Une magnifique trilogie qui nous plonge au coeur de l'Inde du Nord des années 50. La misère et la religion, hélas tous 2 toujours présentes ne font pas tomber les films dans le patho, et, parfois,on à l'impression de regarder un documentaire. L'utilisation de la caméra est stupéfiante pour cette époque. seul le dernier volet comporte quelques longueurs. une série à voir.
Premier volet de la trilogie d’Apu, une chronique familiale âpre et pleine d’authenticité mais au rythme trop somnolent, qui nous plonge dans l’Inde pauvre et rurale du début du XXe siècle.
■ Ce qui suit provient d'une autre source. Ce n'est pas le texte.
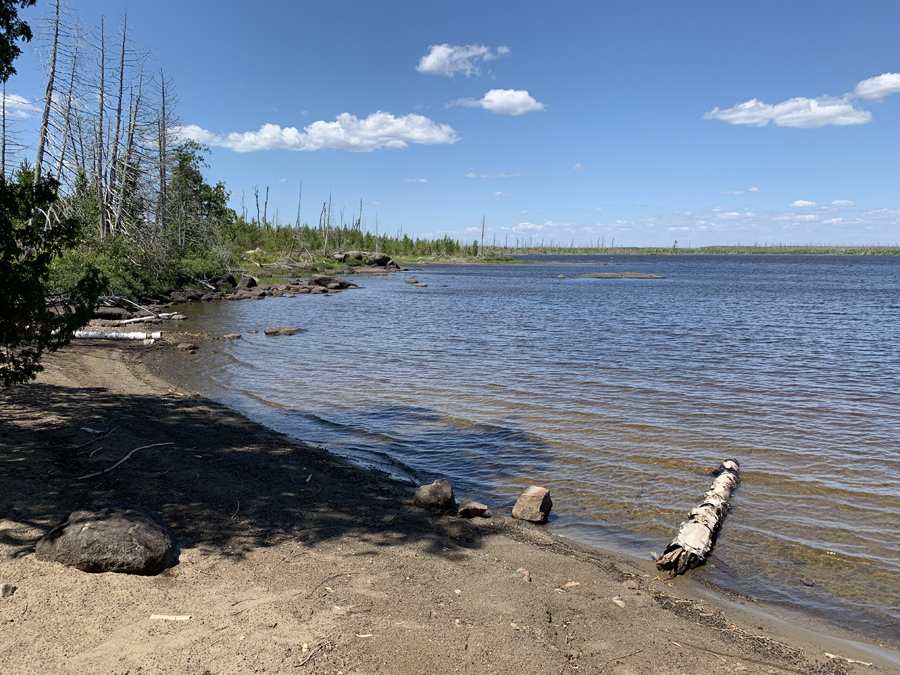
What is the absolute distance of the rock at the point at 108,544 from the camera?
4.93 m

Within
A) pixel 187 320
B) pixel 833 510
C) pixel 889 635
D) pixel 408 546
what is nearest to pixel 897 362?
pixel 833 510

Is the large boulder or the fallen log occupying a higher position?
the large boulder

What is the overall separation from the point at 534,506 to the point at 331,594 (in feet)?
11.1

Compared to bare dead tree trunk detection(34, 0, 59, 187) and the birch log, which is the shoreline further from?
bare dead tree trunk detection(34, 0, 59, 187)

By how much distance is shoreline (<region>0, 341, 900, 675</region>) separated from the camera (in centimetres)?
421

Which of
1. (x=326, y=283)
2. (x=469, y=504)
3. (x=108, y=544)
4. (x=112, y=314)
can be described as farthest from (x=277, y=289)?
(x=108, y=544)

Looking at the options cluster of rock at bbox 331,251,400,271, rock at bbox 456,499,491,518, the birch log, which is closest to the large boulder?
cluster of rock at bbox 331,251,400,271

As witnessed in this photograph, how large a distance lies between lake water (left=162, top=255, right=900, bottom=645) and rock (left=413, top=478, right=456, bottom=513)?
957 mm

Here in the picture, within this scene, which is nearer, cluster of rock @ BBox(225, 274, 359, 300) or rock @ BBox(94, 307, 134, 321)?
rock @ BBox(94, 307, 134, 321)

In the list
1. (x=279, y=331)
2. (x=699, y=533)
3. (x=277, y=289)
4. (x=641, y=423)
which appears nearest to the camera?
(x=699, y=533)

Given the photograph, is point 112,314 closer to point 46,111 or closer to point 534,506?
point 46,111

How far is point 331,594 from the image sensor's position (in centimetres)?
507

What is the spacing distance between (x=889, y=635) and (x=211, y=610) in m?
6.22

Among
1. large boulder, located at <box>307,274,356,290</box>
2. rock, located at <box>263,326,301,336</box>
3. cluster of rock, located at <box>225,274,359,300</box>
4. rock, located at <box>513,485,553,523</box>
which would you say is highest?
large boulder, located at <box>307,274,356,290</box>
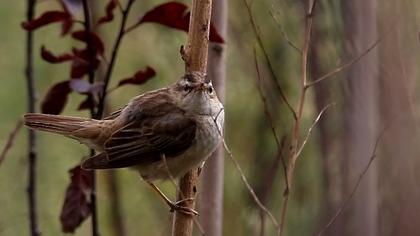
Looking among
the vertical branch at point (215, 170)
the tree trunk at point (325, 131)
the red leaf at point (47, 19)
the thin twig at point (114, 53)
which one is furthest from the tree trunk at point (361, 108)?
the red leaf at point (47, 19)

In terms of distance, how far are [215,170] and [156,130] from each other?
39cm

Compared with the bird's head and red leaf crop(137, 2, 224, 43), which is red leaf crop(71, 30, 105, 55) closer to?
red leaf crop(137, 2, 224, 43)

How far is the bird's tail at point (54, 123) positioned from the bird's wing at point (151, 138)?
17 centimetres

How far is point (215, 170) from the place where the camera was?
3754 millimetres

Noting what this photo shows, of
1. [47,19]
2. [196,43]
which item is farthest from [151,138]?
[196,43]

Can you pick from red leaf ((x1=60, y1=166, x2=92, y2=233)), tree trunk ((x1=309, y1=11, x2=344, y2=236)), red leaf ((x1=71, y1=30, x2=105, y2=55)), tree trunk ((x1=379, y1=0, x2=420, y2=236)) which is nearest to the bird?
red leaf ((x1=60, y1=166, x2=92, y2=233))

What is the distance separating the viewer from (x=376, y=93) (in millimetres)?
3742

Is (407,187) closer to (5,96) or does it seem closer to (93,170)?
(93,170)

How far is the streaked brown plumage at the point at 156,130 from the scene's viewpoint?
12.6ft

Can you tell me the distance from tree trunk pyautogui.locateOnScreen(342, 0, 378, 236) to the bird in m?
0.53

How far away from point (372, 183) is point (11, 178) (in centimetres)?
274

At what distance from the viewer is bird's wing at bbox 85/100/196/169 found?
13.0 feet

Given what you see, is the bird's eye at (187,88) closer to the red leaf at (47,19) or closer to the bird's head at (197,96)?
the bird's head at (197,96)

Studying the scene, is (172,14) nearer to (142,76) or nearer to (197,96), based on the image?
(142,76)
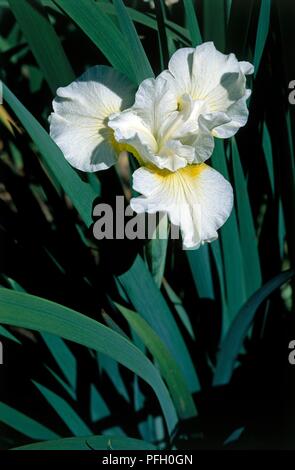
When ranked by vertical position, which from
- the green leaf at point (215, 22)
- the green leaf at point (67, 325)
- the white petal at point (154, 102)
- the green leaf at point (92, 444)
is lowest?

On sent bien que le réalisateur cherche avant tout à capturer les sentiments et les émotions des personnages au travers de la vie de tous les jours. Survivre bien sûr, l’abnégation de la femme, et le rôle du père qui apporte l’argent et en même temps la vision espiègle et naïve des enfants qui grandissent entre joie et tristesse. Beaucoup de contemplation aussi sur la nature et les silences qui signifient l’acceptation de son sort. C’est beau même si c’est parfois lent et long.
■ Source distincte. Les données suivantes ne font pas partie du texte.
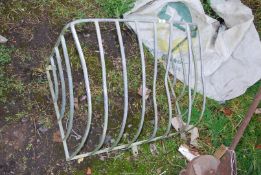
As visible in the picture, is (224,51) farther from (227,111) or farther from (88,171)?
(88,171)

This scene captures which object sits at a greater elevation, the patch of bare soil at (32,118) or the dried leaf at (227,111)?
the patch of bare soil at (32,118)

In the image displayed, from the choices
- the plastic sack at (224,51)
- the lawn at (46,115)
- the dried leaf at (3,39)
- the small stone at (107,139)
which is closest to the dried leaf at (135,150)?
the lawn at (46,115)

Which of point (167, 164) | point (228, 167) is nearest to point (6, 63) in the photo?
point (167, 164)

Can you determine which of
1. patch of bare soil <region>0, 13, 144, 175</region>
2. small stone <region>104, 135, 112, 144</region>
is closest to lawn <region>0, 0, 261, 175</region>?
patch of bare soil <region>0, 13, 144, 175</region>

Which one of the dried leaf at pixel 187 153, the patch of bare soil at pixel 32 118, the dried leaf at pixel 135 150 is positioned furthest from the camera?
the dried leaf at pixel 187 153

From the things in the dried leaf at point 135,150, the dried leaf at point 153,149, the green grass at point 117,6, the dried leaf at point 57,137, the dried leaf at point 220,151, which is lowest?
the dried leaf at point 220,151

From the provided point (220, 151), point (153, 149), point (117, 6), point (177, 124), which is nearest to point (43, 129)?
point (153, 149)

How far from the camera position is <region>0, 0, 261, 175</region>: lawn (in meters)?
3.16

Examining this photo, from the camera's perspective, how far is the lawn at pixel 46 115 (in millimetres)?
3164

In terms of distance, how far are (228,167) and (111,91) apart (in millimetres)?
1209

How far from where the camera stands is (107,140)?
3383mm

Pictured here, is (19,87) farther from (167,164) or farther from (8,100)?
(167,164)

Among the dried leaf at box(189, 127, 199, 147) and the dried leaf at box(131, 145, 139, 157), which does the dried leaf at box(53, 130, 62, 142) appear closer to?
the dried leaf at box(131, 145, 139, 157)

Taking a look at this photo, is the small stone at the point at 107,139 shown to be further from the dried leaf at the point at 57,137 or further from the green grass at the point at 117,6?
the green grass at the point at 117,6
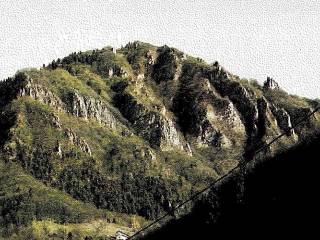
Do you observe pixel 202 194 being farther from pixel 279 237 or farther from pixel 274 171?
pixel 279 237

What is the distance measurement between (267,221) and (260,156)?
392 centimetres

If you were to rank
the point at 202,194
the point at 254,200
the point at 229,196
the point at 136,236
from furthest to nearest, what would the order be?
the point at 136,236
the point at 202,194
the point at 229,196
the point at 254,200

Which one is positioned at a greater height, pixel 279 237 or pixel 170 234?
pixel 170 234

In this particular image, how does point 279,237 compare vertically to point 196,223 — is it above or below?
below

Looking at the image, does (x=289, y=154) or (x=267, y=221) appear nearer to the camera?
(x=267, y=221)

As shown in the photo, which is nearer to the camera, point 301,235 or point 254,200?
point 301,235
Immersion dans un village bengali à la fin des années soixante, la vie d’une famille pauvre, mais vaillante autour de ses deux enfants, Durga et son petit frère Apu qui va devenir l’emblème d’une trilogie du réalisateur autour de l’évolution sociale et économique de son pays le Bengale-Occidental. C’est clair, évident, le cinéaste prône à sa façon le néo-réalisme indou dans une mise en scène évocatrice du quotidien de ces gens de peu . Chronique rurale et sociale ponctuée par le jeu des enfants, et leur sourde complicité. Et puis le sourire d’Apu, inébranlable malgré les difficultés du moment, les peines et l’avenir qui le voient quitter son village pour la grande ville. Suivra « L’invaincu » et « Le monde d’Apu » pour cette trilogie AVIS BONUS Les commentaires des témoins de l'époque, un documentaire sur un artiste indien, et l'idée que Satyajit Ray se fait du cinéma Pour en savoir plus : lheuredelasortie.com
Un film contemplatif et plein de réalisme social à la fois , qui dépeint la pauvreté , sans pathos excessif, de la ruralité indienne des années 50. Pas de réelle intrigue mais une succession de tableaux, d'impressions et d'événements familiaux qui mènent cependant à un résultat inéluctable et encore tellement d'actualité. Les interprètes sont remarquables, la photographie aussi , de même que la musique de Ravi Shankar. Le film qui imposa Satyajit Ray en Occident comme le maître du cinéma d'auteur indien . Au risque de biaiser notre regard sur le cinéma indien , car Ray représente un cinéma bengali indépendant , à la marge et peu populaire dans son pays ; tout le contraire du Bollywood hindi .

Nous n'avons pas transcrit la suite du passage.